One of the hardest parts of ADHD for me is RSD. There are so many words I have been told as far as I can remember that still go through my head a lot of the time. Some of the worse ones still haunt me:
You are so selfish. How can you be so selfish? Don't be so selfish.
I can't even say who said this to me the most. I know my mother rarely said it. Other family members said it often. I have such a horror of being selfish that at times I made myself as small as possible. At school, I had a reputation of being a chatterbox. At home, I was silent, depending on who was home. The last time the three of us spoke to our father before he basically decided we no longer existed to him, was when we each we asked if we would move with him and his wife and stepdaughter to a farm in Texas. We all said no. I was 10. We hadn't heard from him in months. I explained why. I asked if we would visit mom, I don't remember his answer, I told him I don't like to be outside, the sun and heat make me sick, Andrew is allergic to the sun, I don't like to get dirty, and I don't think I can help with taking care of animals that stay outside. I have no idea what my brothers told him. I was just told that I was being so selfish by not going to live with my dad.

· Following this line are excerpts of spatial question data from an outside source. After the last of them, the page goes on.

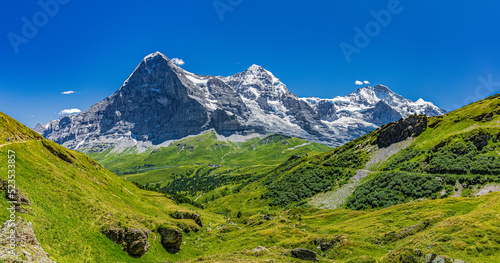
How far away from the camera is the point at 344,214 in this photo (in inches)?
3718

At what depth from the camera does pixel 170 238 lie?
5356 cm

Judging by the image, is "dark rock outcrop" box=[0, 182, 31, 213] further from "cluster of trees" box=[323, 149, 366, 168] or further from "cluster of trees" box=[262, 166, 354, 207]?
"cluster of trees" box=[323, 149, 366, 168]

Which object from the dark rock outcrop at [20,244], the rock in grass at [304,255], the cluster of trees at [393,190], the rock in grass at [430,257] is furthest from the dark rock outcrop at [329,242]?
the cluster of trees at [393,190]

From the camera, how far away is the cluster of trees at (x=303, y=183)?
149 meters

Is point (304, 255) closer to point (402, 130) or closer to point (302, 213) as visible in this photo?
point (302, 213)

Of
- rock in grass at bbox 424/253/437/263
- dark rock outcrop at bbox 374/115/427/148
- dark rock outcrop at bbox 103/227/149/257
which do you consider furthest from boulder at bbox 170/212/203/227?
dark rock outcrop at bbox 374/115/427/148

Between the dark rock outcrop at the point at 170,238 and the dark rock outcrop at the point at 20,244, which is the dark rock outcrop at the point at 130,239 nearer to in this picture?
the dark rock outcrop at the point at 170,238

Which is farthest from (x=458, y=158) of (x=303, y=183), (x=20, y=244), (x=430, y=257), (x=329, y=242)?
(x=20, y=244)

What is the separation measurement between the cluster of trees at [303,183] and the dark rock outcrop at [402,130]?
3800 centimetres

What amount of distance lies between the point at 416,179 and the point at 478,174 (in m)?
20.8

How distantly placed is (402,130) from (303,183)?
7634 centimetres

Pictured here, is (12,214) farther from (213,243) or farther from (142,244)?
(213,243)

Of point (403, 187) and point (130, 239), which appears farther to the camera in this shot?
point (403, 187)

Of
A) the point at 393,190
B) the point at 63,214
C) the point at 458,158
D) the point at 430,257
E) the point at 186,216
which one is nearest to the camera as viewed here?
the point at 430,257
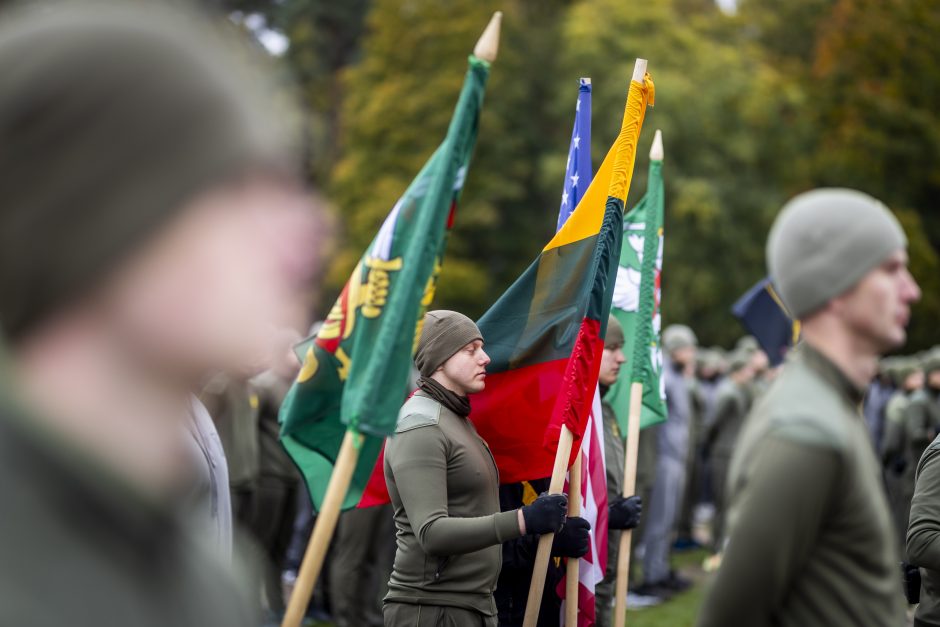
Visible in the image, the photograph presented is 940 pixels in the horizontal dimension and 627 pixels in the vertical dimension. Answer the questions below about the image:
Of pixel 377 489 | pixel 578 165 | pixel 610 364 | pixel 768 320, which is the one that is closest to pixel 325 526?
pixel 377 489

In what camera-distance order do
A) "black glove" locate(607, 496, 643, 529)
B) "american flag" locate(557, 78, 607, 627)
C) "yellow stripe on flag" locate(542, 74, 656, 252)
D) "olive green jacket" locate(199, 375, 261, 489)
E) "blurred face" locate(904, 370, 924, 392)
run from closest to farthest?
"yellow stripe on flag" locate(542, 74, 656, 252) → "american flag" locate(557, 78, 607, 627) → "black glove" locate(607, 496, 643, 529) → "olive green jacket" locate(199, 375, 261, 489) → "blurred face" locate(904, 370, 924, 392)

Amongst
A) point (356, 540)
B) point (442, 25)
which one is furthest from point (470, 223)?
point (356, 540)

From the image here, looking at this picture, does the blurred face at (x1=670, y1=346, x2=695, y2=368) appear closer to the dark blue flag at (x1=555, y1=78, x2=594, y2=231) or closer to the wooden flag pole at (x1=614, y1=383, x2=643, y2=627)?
the wooden flag pole at (x1=614, y1=383, x2=643, y2=627)

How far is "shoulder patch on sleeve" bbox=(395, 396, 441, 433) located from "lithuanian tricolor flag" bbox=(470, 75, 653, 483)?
0.49 meters

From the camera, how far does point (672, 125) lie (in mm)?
30750

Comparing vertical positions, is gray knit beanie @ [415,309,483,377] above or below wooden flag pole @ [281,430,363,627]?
above

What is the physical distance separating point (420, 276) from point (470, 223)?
97.7 ft

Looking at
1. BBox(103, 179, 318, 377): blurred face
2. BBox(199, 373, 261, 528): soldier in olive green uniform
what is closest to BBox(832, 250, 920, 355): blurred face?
BBox(103, 179, 318, 377): blurred face

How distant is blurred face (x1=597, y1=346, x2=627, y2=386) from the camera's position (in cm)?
618

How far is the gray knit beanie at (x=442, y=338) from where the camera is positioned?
182 inches

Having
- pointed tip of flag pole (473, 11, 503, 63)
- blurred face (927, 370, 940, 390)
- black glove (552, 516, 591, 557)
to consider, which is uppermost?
blurred face (927, 370, 940, 390)

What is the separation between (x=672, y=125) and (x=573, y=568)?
27468 mm

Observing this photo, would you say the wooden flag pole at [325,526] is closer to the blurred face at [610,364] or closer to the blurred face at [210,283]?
A: the blurred face at [210,283]

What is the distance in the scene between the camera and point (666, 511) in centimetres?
1220
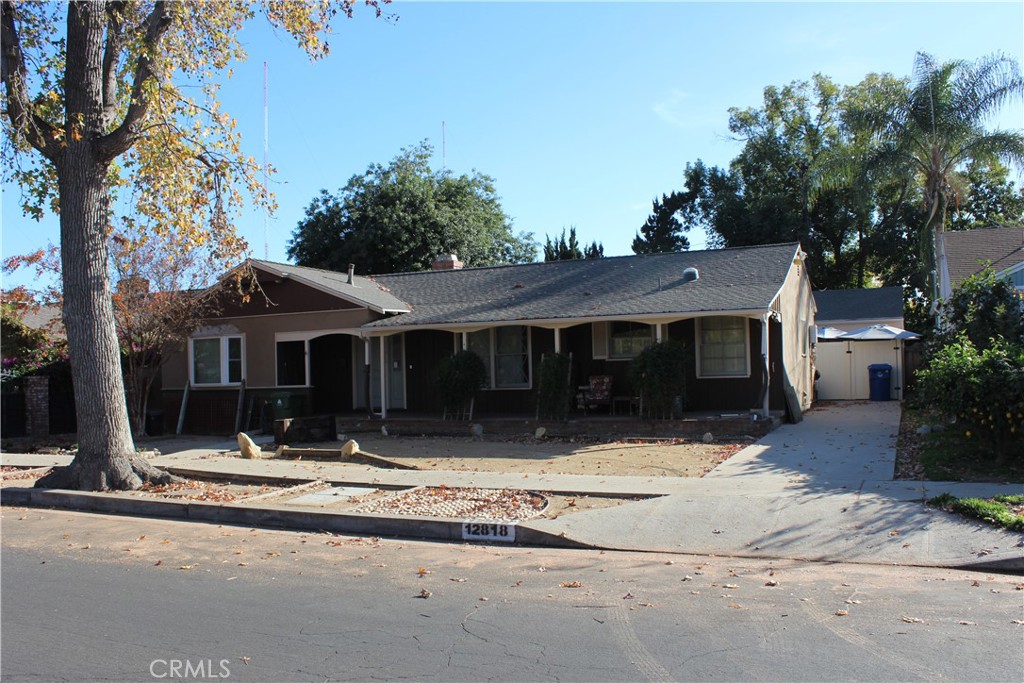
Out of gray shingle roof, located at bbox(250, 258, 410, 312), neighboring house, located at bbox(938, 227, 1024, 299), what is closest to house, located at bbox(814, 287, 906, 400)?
neighboring house, located at bbox(938, 227, 1024, 299)

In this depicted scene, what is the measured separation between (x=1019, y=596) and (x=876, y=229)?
39.4 meters

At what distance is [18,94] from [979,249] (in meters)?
27.0

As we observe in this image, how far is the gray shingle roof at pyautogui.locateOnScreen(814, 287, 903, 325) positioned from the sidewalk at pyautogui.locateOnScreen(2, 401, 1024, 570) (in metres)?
19.5

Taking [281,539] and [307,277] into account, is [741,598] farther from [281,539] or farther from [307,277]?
[307,277]

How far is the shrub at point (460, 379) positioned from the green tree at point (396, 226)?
18246 mm

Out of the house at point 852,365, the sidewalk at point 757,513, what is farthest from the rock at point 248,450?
the house at point 852,365

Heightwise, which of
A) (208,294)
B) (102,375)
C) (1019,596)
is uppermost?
(208,294)

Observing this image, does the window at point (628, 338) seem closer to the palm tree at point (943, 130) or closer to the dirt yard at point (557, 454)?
the dirt yard at point (557, 454)

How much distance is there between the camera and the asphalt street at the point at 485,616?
4.69m

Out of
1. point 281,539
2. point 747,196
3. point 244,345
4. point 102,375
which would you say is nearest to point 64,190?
point 102,375

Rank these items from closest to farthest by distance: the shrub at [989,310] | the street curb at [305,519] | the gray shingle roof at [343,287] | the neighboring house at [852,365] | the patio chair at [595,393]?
1. the street curb at [305,519]
2. the shrub at [989,310]
3. the patio chair at [595,393]
4. the gray shingle roof at [343,287]
5. the neighboring house at [852,365]

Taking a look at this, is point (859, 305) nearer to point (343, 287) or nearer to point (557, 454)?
point (343, 287)

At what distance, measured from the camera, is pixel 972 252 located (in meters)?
26.0

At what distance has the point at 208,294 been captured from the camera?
65.6 ft
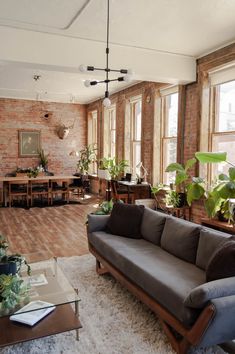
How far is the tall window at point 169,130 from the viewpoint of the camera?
706 cm

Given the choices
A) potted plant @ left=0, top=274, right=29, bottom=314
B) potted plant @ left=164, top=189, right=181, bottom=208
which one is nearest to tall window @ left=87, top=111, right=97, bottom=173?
potted plant @ left=164, top=189, right=181, bottom=208

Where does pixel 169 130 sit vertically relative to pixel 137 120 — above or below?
below

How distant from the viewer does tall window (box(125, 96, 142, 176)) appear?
8586 millimetres

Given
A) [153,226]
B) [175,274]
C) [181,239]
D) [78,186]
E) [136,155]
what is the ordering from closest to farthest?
[175,274]
[181,239]
[153,226]
[136,155]
[78,186]

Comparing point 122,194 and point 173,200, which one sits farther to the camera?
point 122,194

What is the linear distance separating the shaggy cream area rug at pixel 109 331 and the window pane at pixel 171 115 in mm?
4396

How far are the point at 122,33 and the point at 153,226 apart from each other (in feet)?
9.61

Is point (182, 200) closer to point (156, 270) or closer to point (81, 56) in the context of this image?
point (81, 56)

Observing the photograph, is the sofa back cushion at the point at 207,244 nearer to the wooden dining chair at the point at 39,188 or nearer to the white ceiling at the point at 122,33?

It took until I was in my 50s to understand why his words felt like he told me I was the worst person in the world. I couldn't tell him the biggest reason I didn't want to move. He didn't pinky promise he would not ever leave me. Mom did.
I have been working on getting some hacks so that the criticisms and mean commits do not keep going on and on in my head. Who knows? Maybe someday criticism won't bother me after the situation is over and done. I can only hope.